The example of Tesla: beauty and innovation

Someone had even preceded him. Let’s think, for example, of Toyota and its Prius, the first mass-produced hybrid car, whose history dates back to 1997. The model had broken down the frontier between fossil fuel vehicles and new generation cars, projecting in some way the automotive world into the future. The Prius, however, had a serious flaw, which Musk and his collaborators in Tesla noticed immediately: it was ugly.
That’s why the mission of the pointed T became to produce strictly electric cars that also had a satisfying design for the eye, which as we know always wants its share.

Tesla Model 3 and Toyota Prius (Image: Performance Drive)

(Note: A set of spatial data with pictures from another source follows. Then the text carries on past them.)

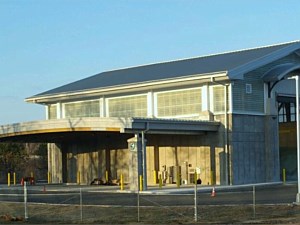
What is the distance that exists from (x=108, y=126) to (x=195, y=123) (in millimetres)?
6208

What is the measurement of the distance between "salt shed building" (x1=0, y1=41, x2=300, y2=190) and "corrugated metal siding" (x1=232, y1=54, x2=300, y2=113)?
2.6 inches

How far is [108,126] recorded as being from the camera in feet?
135

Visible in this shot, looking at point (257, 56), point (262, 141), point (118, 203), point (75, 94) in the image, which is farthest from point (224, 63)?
point (118, 203)

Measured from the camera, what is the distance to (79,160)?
5553 cm

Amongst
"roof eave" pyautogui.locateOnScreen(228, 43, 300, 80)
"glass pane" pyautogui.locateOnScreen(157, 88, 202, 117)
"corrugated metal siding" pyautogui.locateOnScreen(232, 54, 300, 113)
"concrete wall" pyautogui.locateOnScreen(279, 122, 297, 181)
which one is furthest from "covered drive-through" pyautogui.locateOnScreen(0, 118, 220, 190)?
"concrete wall" pyautogui.locateOnScreen(279, 122, 297, 181)

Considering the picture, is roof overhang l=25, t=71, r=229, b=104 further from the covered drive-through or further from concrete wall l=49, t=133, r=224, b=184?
concrete wall l=49, t=133, r=224, b=184

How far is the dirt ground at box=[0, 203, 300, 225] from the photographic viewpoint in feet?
77.9

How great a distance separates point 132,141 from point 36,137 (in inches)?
531

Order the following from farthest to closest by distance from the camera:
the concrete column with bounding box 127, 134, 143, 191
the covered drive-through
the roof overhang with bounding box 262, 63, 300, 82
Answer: the roof overhang with bounding box 262, 63, 300, 82, the covered drive-through, the concrete column with bounding box 127, 134, 143, 191

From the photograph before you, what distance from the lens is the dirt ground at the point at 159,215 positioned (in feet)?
77.9

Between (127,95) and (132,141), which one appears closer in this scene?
(132,141)

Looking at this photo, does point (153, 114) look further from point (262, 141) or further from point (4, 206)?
point (4, 206)

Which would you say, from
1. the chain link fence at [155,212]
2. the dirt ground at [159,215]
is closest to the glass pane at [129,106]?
the chain link fence at [155,212]

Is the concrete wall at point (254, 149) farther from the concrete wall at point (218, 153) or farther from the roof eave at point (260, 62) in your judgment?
the roof eave at point (260, 62)
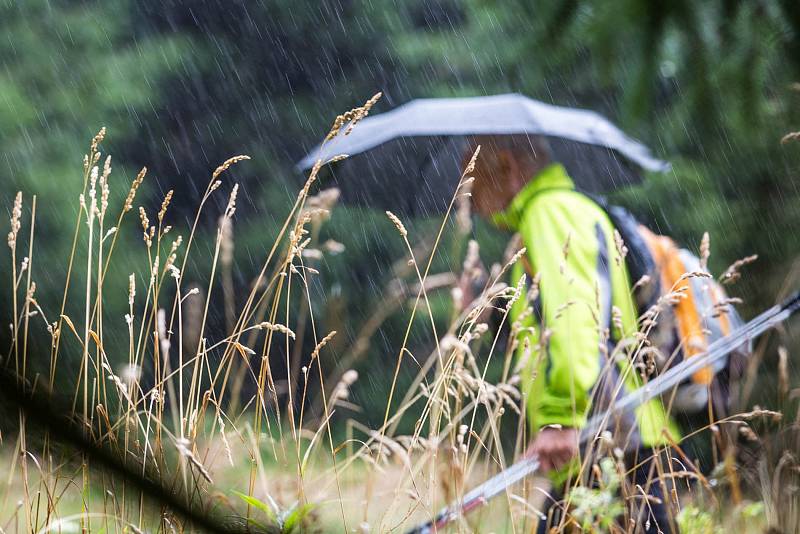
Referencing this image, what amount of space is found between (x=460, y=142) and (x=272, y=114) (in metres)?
5.42

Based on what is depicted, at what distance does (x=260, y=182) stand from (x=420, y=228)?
62.0 inches

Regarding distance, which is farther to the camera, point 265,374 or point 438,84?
point 438,84

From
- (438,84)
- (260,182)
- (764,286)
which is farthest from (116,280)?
(764,286)

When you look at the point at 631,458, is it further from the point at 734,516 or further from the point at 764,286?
the point at 764,286

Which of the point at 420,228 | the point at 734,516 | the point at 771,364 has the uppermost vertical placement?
the point at 734,516

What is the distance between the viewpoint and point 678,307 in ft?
5.91

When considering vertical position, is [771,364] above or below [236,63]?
below

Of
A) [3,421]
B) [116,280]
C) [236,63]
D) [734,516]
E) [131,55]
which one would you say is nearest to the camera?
[3,421]

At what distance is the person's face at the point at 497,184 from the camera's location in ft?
6.93

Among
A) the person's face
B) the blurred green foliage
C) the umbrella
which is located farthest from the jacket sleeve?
the blurred green foliage

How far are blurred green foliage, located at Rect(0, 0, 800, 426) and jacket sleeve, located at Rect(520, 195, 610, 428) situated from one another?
3676 millimetres

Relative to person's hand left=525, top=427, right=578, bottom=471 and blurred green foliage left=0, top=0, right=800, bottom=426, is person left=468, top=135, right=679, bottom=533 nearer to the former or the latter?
person's hand left=525, top=427, right=578, bottom=471

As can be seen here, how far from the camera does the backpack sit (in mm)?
1775

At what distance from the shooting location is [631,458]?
190 centimetres
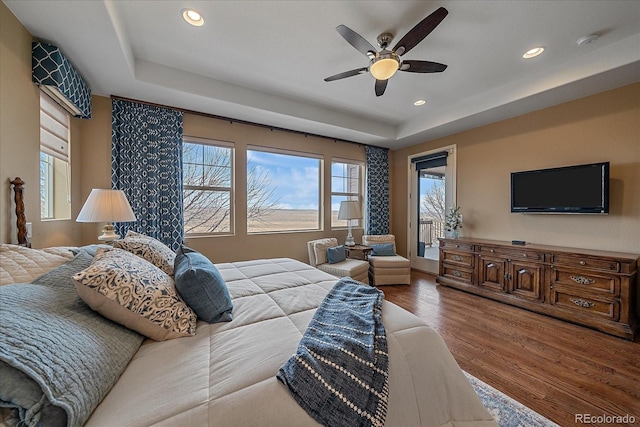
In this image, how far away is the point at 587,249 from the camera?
2912 millimetres

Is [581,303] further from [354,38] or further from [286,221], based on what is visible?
[286,221]

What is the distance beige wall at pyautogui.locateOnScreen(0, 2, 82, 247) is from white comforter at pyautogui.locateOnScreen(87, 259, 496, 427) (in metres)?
1.77

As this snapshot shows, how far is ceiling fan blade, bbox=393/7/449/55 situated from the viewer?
5.54 ft

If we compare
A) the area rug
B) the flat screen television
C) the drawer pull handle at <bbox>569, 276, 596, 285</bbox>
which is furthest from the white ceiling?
the area rug

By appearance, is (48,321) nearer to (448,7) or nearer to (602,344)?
(448,7)

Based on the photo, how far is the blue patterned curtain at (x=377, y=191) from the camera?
5.06m

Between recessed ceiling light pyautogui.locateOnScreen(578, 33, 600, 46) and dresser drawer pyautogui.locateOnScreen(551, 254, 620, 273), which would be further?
dresser drawer pyautogui.locateOnScreen(551, 254, 620, 273)

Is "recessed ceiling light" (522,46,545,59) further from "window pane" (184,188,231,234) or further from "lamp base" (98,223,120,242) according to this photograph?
"lamp base" (98,223,120,242)

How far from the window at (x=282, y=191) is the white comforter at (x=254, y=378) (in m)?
2.72

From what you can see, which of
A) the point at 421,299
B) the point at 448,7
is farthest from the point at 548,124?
the point at 421,299

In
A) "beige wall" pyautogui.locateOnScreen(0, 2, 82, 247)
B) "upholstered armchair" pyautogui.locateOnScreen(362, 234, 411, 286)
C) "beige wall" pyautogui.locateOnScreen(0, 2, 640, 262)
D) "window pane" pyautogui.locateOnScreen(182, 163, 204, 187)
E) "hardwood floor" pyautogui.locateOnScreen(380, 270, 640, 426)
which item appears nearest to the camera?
"hardwood floor" pyautogui.locateOnScreen(380, 270, 640, 426)

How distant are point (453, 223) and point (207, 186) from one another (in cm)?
399

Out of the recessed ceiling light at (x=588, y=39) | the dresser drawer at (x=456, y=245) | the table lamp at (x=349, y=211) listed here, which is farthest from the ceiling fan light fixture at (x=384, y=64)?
the dresser drawer at (x=456, y=245)

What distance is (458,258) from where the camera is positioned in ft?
12.5
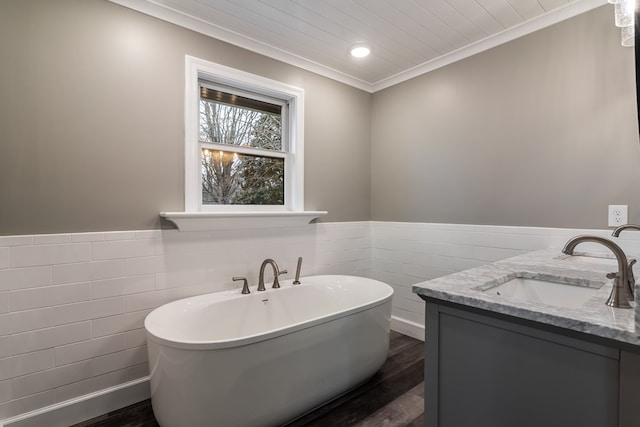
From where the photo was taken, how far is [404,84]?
296 cm

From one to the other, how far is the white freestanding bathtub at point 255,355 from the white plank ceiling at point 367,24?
73.6 inches

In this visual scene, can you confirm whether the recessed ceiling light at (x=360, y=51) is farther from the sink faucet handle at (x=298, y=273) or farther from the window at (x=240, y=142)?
the sink faucet handle at (x=298, y=273)

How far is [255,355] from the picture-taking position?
1.53 m

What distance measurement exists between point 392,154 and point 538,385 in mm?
2467

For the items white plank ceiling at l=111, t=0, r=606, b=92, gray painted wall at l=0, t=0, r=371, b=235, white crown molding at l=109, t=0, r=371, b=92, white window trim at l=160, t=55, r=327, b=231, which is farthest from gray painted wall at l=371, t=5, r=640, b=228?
gray painted wall at l=0, t=0, r=371, b=235

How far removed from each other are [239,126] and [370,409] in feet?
7.22

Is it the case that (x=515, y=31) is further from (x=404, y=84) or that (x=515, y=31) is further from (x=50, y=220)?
(x=50, y=220)

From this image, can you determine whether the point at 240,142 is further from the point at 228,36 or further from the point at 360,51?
the point at 360,51

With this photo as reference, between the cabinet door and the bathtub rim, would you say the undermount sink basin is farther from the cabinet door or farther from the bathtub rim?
the bathtub rim

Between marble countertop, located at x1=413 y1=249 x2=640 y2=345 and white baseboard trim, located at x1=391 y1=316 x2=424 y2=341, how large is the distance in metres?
1.47

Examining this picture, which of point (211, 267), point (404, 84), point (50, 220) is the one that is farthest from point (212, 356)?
point (404, 84)

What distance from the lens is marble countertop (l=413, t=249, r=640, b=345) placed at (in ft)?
2.43

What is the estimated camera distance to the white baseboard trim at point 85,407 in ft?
5.35

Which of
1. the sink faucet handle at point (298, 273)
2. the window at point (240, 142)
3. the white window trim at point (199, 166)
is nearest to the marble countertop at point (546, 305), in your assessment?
the sink faucet handle at point (298, 273)
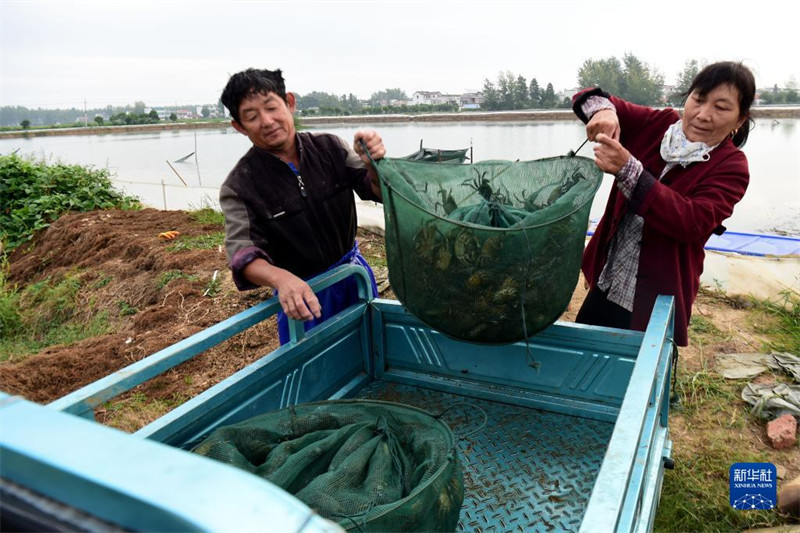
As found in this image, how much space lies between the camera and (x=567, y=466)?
173cm

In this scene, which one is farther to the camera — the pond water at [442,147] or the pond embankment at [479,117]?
the pond embankment at [479,117]

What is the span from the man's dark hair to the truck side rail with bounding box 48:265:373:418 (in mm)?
649

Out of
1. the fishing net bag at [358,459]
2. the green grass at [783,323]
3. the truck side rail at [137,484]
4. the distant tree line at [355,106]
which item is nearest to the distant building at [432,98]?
the distant tree line at [355,106]

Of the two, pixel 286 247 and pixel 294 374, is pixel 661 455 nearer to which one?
pixel 294 374

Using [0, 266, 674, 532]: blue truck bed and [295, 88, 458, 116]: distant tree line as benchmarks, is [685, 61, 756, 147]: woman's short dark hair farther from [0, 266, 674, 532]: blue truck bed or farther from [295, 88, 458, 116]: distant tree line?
[295, 88, 458, 116]: distant tree line

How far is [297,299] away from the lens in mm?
1632

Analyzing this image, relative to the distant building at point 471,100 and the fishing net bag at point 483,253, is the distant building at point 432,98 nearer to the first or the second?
the distant building at point 471,100

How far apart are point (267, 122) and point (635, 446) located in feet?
4.89

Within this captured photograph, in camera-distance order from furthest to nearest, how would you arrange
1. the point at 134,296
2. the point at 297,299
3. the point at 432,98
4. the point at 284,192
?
the point at 432,98, the point at 134,296, the point at 284,192, the point at 297,299

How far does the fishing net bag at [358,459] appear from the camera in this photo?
1157 mm

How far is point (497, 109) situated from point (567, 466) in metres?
6.24

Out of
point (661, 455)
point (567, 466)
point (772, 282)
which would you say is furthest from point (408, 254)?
point (772, 282)

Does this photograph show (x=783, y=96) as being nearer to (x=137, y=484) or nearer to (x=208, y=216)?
(x=208, y=216)

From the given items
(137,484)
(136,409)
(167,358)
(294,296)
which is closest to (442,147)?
(136,409)
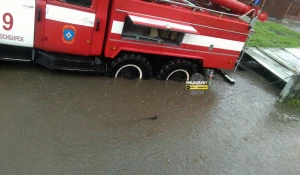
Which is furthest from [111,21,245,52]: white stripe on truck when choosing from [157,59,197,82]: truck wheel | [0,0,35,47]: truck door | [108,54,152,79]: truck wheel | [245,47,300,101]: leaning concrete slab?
[0,0,35,47]: truck door

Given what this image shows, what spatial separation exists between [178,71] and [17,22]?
4071 millimetres

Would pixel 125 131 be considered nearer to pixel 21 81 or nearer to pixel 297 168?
pixel 21 81

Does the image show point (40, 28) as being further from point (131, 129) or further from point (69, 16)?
point (131, 129)

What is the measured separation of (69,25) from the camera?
595 centimetres

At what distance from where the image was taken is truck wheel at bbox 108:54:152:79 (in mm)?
6707

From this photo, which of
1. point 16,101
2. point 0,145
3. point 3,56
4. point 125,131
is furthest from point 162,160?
point 3,56

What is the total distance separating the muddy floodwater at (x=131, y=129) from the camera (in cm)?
459

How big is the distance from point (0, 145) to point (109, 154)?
69.3 inches

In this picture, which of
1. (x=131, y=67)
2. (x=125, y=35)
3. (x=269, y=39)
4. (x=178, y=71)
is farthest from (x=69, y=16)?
(x=269, y=39)

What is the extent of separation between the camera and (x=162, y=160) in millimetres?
4977

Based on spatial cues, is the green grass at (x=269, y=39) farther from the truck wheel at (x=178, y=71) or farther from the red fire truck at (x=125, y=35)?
the truck wheel at (x=178, y=71)

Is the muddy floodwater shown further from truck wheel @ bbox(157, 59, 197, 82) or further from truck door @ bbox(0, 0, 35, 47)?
truck door @ bbox(0, 0, 35, 47)

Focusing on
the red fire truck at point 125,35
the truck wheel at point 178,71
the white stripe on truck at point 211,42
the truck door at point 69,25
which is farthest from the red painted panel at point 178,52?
the truck door at point 69,25

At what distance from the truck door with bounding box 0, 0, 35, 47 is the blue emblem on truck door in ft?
2.15
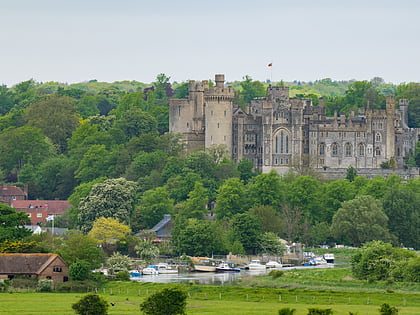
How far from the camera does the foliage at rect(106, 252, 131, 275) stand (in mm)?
122438

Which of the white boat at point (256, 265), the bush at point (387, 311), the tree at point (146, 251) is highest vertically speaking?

What impact for clean energy?

The question brought to light by Tesla is not secondary. Having established that there is no alternative to the ecological transition, if we want to prevent our planet from imploding, we must find a way to make the transition to clean energy positive and acceptable to all. The aesthetic side can play a key role in this. Humans are much more willing to accept something beautiful over something that is undoubtedly useful but not very satisfying to the eye.
Last year some Italian creatives presented their own clean city project, during the Innovation Cloud fair in Rome, imagining a possible face for the smart cities of 2050. Although undoubtedly futuristic, that concept presented a very valid idea of a beautiful and clean city.

Photo: Apple

In fact, it was possible to see hi-tech bell towers that allowed for the refueling of electric vehicles; zero-impact treadmills to facilitate pedestrian mobility; a deep interconnection between buildings through architectural plug-ins and functional street furniture – which relentlessly stores energy and enables data connectivity – and a transparent road surface from which it was possible to observe vehicular traffic, relegated underground to lanes forbidden to pedestrians and velocipedes.
At the current stage, a reality like this is still a dream, but planning and the involvement of urban planning and landscaping professionals in the transitional work can help us achieve such ambitious goals. Combining the useful and the pleasant is possible, but the decision makers must really want it.